Moore has shared that she was sexually abused in her past. Like many feminists, the anger she feels toward that individual now seems to be directed at all men. From her slanderous vitriol toward a smiling boy wearing a MAGA hat, her anti-Trump and social justice rants using all the vague leftist buzz words, and last month, to proudly showing off on social media her new T-shirt printed in bold block letters proclaiming the pro-abortion Democrat Elizabeth Warren’s saying, “NEVERTHELESS SHE PERSISTED.”
And Moore’s attacks on Trump? Look at Trump’s deeds.
By his actions, Trump has been the most pro-religious freedom, pro-life and champion of people of faith in the White House in recent times. He made good on his campaign promises by signing a pro-religious freedom executive order that frees up pastors so that they can speak about important moral issues, appointing pro-life judges, and calling for a National Day of Prayer for the pandemic. Trump is speaking out about the importance of religious freedom including calling attention to Supreme Court decisions that have either helped or hurt religious freedom. Trump is the only U.S. president to speak at the United Nations for the persecuted Christians around the world and what his administration is doing to help them.

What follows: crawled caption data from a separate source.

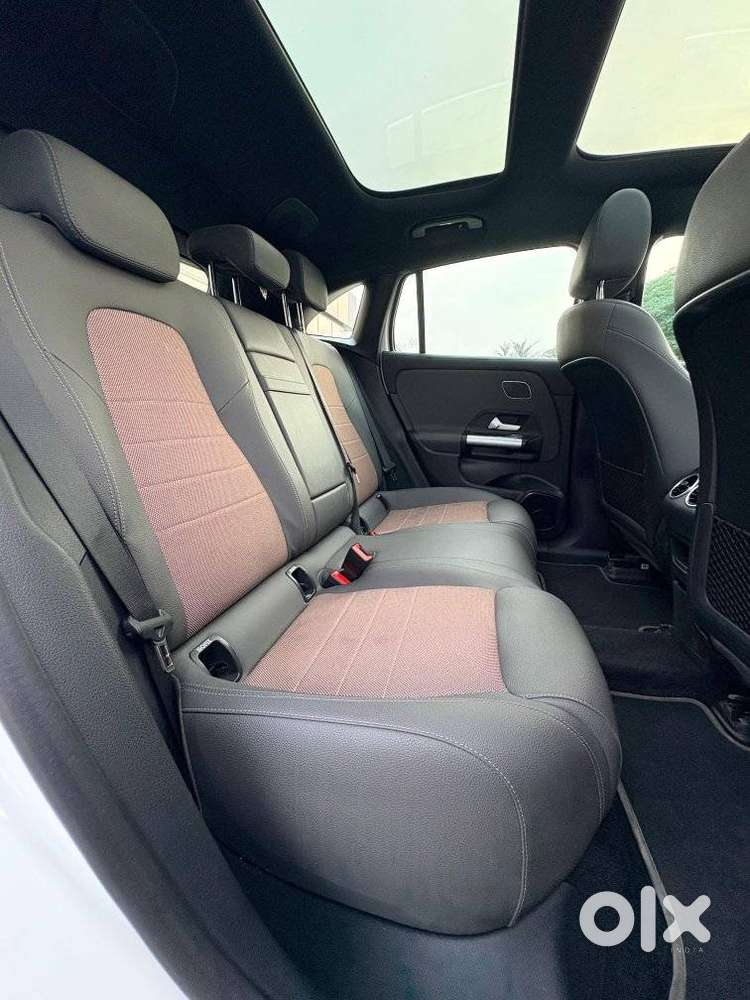 Mercedes-benz Eqa 250 Plus, 2025, Electric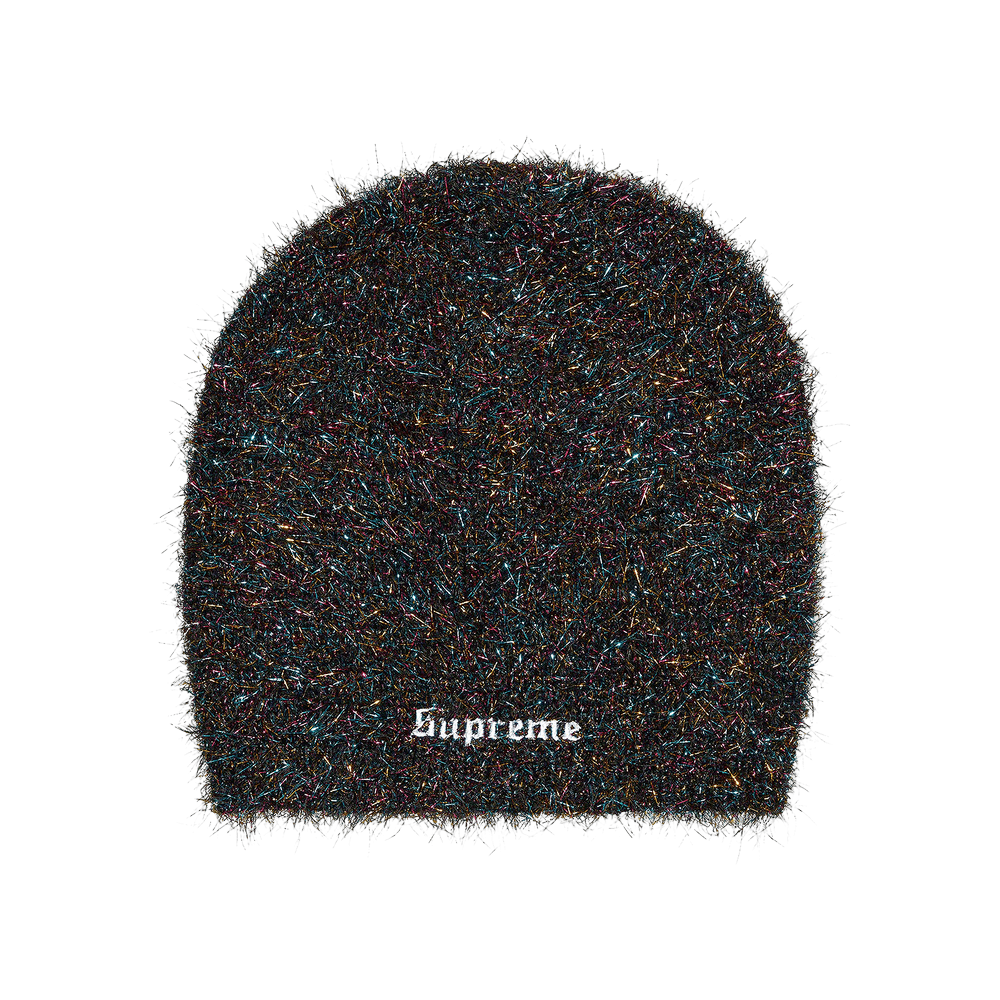 Buy Supreme Sparkle Beanie 'Multicolor' - SS23BN11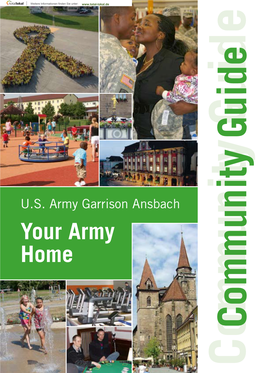 Your Army Home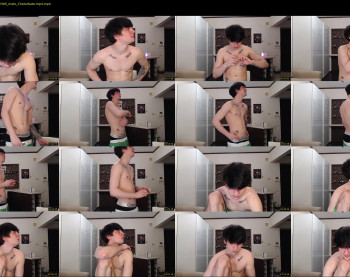 teddy_mode — 54 minute Chaturbate couple cam show recording, 1080p, Apr 9, 2022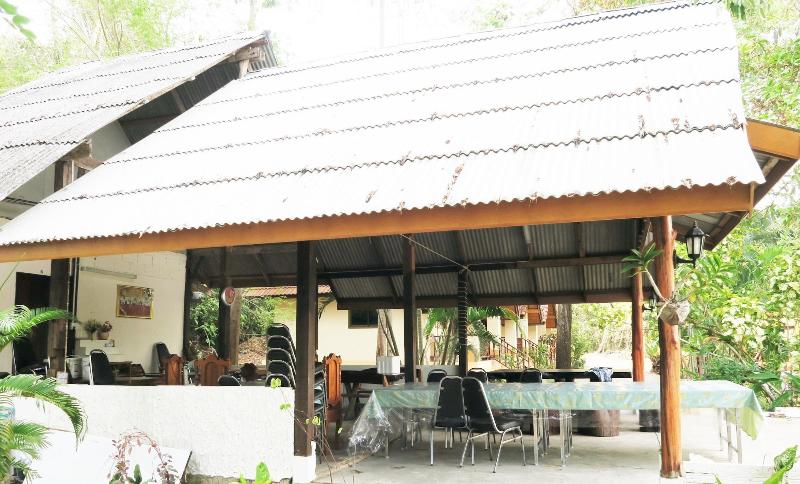 Grand Andaman Resort - Restoran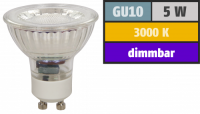 LED-Strahler McShine MCOB GU10, 5W, 350 lm,...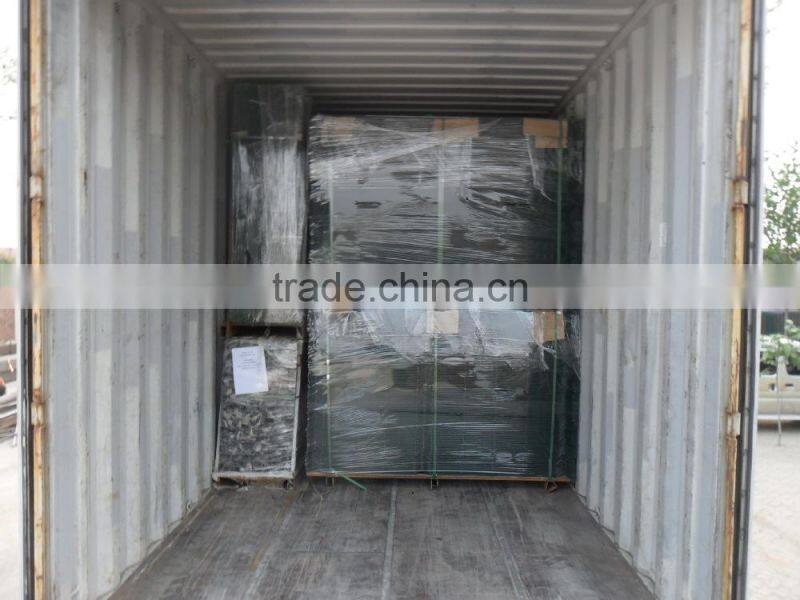 Direct factory welded wire fence mesh 5x5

On top of that, Trump has chosen some people of faith in key positions, such as Vice President Mike Pence, Secretary of State Mike Pompeo, Secretary of Education Betsy DeVoss and Secretary of Housing and Urban Development Ben Carson.
As an influencer of thousands of women worldwide as well as those in the Southern Baptist conference, Moore’s lurch to the left and straying from Scripture has the power to influence many Christians negatively.
I’m sure that the radical left is all too happy to consider Moore useful to their cause, but a number of women who have seen Moore’s tweets have been turned off by her change in message and tone, now parroting all of the well-known Marxist, feminist, social justice lingo of victimhood, oppression, sexism, etc.
The author of The Atlantic’s article surmised, “Even those who might disdain Trump see her outspokenness as divisive and inappropriate for a Bible teacher.”